What is it that we do when we produce and consume content on social media? This seminar invites students to explore social media as an economic force and as an experience. Social media and our smartphones mediate our daily rhythms, workflow, friendships, and thoughts. They shape our bodily experience of capitalism as they accompany and affect us in our most intimate spheres and at the same time connect us to the world economy.

How did we get here? How did social media become part of the economy and extend its influence over work, friendship, love and discourse, down to our personal views from our bodies to the world? Is producing and consuming content work? Framing social media as an economic sphere, a realm of production and labor and therefore as a bodily relation, we will explore how the body inhabits and is captured by social media – but also how it can serve as a source of resistance. The seminar also includes a practical component: students will creatively position themselves by creating, curating, and writing about content in the context of the course. We will use these exercises to broaden our bodily and intellectual understanding of how social media integrate the human body into digital capitalism and make use of it. At the same time, we explore the potential of our bodily interaction with smartphones to actively subvert the aesthetics and economic logic of capitalist social media.

Requirements for the ungraded Studium Generale credits: There will be a set of preparatory readings to complete ahead of the first and second weekends, along with a practical component of prompts for creating and writing about content.

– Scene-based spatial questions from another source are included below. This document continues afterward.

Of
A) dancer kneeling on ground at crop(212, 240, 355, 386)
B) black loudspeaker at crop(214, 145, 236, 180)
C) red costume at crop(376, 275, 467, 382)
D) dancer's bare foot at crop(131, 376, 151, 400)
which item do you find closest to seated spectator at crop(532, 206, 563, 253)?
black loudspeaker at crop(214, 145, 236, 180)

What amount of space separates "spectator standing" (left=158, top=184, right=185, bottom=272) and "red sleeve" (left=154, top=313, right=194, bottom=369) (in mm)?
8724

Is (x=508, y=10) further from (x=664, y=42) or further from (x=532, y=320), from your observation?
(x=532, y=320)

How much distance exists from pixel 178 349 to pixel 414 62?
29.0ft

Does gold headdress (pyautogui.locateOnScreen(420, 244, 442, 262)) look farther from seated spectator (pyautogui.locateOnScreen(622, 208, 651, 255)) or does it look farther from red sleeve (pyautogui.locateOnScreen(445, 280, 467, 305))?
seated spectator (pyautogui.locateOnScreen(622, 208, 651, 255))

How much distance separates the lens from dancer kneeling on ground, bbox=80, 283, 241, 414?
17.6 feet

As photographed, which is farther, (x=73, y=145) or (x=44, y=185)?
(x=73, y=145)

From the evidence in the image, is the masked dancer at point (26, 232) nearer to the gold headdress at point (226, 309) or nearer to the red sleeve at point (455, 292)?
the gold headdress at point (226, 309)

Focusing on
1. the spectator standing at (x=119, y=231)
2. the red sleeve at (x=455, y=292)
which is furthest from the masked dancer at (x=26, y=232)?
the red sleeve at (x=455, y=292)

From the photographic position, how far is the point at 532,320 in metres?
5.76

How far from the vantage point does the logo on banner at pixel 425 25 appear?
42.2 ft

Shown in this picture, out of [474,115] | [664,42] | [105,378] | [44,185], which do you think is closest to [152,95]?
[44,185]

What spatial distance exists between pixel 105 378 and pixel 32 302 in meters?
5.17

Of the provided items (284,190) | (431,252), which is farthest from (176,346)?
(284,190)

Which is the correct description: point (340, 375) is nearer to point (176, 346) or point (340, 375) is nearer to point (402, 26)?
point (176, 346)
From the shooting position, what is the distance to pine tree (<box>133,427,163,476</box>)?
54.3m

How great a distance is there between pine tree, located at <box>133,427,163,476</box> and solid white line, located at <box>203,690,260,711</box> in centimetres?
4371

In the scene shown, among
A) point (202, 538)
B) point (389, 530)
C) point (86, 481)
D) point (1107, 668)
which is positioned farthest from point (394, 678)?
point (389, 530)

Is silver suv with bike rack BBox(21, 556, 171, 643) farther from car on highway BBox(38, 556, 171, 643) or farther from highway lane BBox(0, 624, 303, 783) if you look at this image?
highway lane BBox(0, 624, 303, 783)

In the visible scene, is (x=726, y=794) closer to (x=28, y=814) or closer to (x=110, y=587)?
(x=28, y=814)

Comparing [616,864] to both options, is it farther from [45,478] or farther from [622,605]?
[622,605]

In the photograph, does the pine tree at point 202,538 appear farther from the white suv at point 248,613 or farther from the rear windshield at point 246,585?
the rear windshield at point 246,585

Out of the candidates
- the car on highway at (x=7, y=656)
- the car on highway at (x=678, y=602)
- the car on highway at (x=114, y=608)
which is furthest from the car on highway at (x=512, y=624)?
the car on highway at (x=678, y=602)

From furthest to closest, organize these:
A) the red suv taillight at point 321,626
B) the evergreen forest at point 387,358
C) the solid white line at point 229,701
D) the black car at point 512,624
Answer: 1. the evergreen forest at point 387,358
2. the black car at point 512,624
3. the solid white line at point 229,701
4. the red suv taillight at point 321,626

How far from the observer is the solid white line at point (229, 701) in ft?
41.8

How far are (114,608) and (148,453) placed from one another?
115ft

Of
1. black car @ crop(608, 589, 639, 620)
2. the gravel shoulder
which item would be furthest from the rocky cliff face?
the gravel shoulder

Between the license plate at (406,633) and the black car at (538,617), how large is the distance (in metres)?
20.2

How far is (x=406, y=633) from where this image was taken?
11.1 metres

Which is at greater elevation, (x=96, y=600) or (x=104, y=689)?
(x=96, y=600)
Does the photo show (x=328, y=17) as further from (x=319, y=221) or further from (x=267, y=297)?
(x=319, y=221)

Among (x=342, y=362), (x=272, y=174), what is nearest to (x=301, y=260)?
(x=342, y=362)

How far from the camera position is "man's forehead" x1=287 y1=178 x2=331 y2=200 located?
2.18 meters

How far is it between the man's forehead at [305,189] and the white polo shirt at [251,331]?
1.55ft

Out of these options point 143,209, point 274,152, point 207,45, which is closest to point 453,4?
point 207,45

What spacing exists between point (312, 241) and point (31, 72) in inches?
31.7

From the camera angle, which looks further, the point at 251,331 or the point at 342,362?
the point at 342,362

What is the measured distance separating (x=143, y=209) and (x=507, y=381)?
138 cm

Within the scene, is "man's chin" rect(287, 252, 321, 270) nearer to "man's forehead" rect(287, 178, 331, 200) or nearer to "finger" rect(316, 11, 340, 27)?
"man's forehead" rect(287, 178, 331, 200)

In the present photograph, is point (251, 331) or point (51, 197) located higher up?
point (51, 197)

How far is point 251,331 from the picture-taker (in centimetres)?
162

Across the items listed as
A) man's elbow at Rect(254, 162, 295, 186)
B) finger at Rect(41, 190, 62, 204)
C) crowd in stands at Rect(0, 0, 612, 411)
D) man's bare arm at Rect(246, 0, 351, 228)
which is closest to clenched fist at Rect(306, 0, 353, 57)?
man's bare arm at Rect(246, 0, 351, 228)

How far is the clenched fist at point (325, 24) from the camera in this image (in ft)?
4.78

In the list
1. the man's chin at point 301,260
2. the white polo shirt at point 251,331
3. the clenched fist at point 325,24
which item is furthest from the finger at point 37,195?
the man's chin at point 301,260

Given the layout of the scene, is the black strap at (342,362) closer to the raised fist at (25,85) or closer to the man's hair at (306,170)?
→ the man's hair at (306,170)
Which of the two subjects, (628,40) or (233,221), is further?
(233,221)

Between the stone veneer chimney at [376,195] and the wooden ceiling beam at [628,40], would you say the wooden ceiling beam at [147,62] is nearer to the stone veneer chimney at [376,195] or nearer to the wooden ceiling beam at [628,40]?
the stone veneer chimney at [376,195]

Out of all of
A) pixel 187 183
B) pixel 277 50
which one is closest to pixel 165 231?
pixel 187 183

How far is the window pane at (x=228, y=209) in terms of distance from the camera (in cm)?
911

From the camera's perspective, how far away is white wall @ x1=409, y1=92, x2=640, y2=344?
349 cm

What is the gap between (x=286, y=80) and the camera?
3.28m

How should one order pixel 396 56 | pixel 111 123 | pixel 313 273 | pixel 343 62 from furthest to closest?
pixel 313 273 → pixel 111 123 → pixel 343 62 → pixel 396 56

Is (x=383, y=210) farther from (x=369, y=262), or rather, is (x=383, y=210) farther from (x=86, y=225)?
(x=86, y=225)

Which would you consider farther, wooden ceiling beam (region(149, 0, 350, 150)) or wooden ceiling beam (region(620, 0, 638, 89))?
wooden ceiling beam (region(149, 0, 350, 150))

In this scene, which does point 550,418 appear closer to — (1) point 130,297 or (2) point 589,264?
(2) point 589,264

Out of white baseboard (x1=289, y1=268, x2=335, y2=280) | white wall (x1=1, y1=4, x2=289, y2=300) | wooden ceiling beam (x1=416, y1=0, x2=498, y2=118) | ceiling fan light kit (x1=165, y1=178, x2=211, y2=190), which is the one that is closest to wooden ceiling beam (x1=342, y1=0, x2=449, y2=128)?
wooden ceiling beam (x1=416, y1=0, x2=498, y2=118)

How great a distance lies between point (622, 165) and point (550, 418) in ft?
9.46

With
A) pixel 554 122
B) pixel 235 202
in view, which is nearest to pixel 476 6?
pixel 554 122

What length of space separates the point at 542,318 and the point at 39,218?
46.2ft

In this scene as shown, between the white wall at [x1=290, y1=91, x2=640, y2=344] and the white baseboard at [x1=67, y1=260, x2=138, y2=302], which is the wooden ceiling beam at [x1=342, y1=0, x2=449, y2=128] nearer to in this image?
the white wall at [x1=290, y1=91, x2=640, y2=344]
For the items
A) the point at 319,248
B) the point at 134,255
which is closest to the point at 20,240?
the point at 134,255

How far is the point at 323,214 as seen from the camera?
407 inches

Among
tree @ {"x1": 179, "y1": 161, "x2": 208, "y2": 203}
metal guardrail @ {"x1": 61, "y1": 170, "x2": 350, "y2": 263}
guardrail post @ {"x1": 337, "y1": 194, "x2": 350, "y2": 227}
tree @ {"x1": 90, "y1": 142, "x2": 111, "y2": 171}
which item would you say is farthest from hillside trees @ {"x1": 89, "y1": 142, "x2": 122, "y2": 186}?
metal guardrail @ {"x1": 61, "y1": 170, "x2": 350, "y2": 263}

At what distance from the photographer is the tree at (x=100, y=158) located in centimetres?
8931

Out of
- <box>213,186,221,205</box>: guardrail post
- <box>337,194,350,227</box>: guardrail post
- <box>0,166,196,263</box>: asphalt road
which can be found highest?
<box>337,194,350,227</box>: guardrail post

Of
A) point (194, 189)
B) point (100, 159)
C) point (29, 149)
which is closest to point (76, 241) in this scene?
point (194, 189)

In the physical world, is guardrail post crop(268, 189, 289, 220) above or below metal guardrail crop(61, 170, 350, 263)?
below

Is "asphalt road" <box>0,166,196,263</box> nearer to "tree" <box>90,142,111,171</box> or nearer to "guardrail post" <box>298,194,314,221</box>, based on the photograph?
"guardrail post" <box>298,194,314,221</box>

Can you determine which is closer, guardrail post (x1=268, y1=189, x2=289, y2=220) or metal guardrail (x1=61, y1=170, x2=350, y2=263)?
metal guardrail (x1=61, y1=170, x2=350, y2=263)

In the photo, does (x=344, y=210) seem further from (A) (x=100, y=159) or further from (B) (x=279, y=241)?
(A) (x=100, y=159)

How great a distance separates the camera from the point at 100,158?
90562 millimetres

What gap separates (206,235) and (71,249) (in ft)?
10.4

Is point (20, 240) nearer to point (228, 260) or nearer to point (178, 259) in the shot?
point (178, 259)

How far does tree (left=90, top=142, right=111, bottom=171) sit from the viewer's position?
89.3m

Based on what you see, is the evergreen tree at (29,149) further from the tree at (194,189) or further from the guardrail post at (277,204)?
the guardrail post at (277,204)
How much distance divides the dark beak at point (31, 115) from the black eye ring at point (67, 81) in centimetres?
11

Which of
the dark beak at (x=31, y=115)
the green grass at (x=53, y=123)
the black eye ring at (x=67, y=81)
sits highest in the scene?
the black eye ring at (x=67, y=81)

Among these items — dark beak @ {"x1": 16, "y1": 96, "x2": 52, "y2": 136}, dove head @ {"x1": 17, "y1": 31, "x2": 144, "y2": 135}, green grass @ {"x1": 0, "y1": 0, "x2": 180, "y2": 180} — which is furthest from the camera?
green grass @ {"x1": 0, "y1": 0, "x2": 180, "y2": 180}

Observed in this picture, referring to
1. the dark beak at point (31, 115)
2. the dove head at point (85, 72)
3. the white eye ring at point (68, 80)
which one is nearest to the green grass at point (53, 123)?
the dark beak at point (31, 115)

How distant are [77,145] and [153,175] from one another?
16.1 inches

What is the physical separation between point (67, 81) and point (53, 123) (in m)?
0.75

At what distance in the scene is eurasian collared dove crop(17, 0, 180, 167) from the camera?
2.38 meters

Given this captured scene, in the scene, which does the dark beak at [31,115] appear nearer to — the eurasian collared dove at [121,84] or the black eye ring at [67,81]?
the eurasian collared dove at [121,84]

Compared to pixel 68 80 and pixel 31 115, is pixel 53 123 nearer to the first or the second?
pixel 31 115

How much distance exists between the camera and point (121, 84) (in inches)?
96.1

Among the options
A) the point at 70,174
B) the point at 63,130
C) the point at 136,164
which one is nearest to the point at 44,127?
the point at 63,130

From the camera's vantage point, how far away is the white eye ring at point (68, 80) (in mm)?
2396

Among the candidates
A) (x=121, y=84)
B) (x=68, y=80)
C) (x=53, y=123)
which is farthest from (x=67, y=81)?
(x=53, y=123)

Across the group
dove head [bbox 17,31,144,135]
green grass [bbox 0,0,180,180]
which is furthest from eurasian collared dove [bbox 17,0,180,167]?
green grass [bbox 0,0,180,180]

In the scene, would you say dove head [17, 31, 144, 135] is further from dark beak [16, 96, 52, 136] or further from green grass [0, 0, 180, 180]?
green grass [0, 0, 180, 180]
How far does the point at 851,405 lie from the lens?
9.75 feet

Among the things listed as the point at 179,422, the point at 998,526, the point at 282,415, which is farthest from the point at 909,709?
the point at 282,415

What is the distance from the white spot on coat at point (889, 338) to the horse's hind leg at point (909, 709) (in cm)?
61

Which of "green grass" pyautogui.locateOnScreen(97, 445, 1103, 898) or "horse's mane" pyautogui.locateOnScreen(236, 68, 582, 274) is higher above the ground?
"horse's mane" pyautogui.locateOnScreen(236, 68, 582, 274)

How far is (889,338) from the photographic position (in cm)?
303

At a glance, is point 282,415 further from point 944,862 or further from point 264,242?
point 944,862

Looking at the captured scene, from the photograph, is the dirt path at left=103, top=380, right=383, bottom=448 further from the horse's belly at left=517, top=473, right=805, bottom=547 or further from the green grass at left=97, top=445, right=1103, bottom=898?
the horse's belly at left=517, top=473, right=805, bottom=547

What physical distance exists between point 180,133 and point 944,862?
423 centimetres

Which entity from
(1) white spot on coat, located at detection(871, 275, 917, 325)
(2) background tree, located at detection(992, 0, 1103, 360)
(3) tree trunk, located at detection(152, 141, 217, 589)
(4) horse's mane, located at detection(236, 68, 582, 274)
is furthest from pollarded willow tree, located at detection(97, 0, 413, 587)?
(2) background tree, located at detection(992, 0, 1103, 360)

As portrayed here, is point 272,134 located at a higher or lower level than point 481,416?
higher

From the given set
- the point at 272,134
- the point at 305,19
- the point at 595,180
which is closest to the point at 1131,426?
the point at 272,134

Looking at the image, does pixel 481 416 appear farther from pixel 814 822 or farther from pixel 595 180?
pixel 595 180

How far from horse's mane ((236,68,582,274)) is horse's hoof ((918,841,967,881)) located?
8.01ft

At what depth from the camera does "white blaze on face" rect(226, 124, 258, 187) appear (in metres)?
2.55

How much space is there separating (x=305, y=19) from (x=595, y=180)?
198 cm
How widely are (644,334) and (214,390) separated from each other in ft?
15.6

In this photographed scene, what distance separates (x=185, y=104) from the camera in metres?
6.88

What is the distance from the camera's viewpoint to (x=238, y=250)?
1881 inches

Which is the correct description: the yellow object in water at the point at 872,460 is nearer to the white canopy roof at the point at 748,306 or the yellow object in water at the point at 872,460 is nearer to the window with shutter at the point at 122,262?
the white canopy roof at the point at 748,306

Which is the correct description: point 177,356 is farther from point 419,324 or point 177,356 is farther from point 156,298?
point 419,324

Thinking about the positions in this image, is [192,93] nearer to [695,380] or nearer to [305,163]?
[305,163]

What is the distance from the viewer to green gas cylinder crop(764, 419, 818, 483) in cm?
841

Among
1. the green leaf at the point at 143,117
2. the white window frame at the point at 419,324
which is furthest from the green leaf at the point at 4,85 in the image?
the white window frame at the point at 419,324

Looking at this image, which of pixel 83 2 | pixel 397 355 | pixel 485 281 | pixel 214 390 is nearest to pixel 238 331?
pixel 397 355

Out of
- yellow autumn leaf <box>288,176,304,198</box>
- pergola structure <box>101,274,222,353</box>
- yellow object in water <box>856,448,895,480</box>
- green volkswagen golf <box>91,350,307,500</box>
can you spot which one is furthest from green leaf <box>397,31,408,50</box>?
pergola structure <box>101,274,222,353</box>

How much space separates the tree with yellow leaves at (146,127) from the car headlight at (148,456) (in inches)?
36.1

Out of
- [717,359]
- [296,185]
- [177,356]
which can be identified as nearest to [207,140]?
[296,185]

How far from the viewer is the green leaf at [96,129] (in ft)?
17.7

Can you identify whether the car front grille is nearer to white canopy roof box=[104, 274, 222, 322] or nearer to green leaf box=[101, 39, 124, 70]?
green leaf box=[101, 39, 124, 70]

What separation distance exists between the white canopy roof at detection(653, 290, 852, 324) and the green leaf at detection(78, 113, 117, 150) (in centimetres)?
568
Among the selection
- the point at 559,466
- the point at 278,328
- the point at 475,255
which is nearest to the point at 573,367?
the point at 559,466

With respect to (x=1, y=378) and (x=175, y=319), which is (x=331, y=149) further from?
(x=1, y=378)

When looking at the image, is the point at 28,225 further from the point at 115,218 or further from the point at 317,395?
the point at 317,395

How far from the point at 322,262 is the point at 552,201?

Bettine Josties is a Ph.D. candidate in Sociology at The New School for Social Research in New York. She holds an MA and a BA in Social Sciences from the Humboldt University of Berlin. Her research interest lies in the relationship between the economy, technologies, and the body. Her dissertation explores the practice of dancing on TikTok from an ethnographic and political economy perspective. She has taught sociology, media and design studies, and art history classes. During the academic year 2022-23, she is a fellow of the Graduate Institute for Design, Ethnography, and Social Thought at The New School.

Anna Thieser is a sociologist in training. At Humboldt Universität zu Berlin (BA), The New School for Social Research (MA) and Columbia University (PhD) she has written about technology, knowledge and financialization. Her current research interests include blockchain governance on Ethereum, the cooptation of user-generated content by platform infrastructures and online collaboration. She has taught classes in media studies, organization science and sociological theory. Beyond sociology, Anna has worked as an editor and translator in academic and literary publishing, as well as in film production. She lives in New York and Berlin.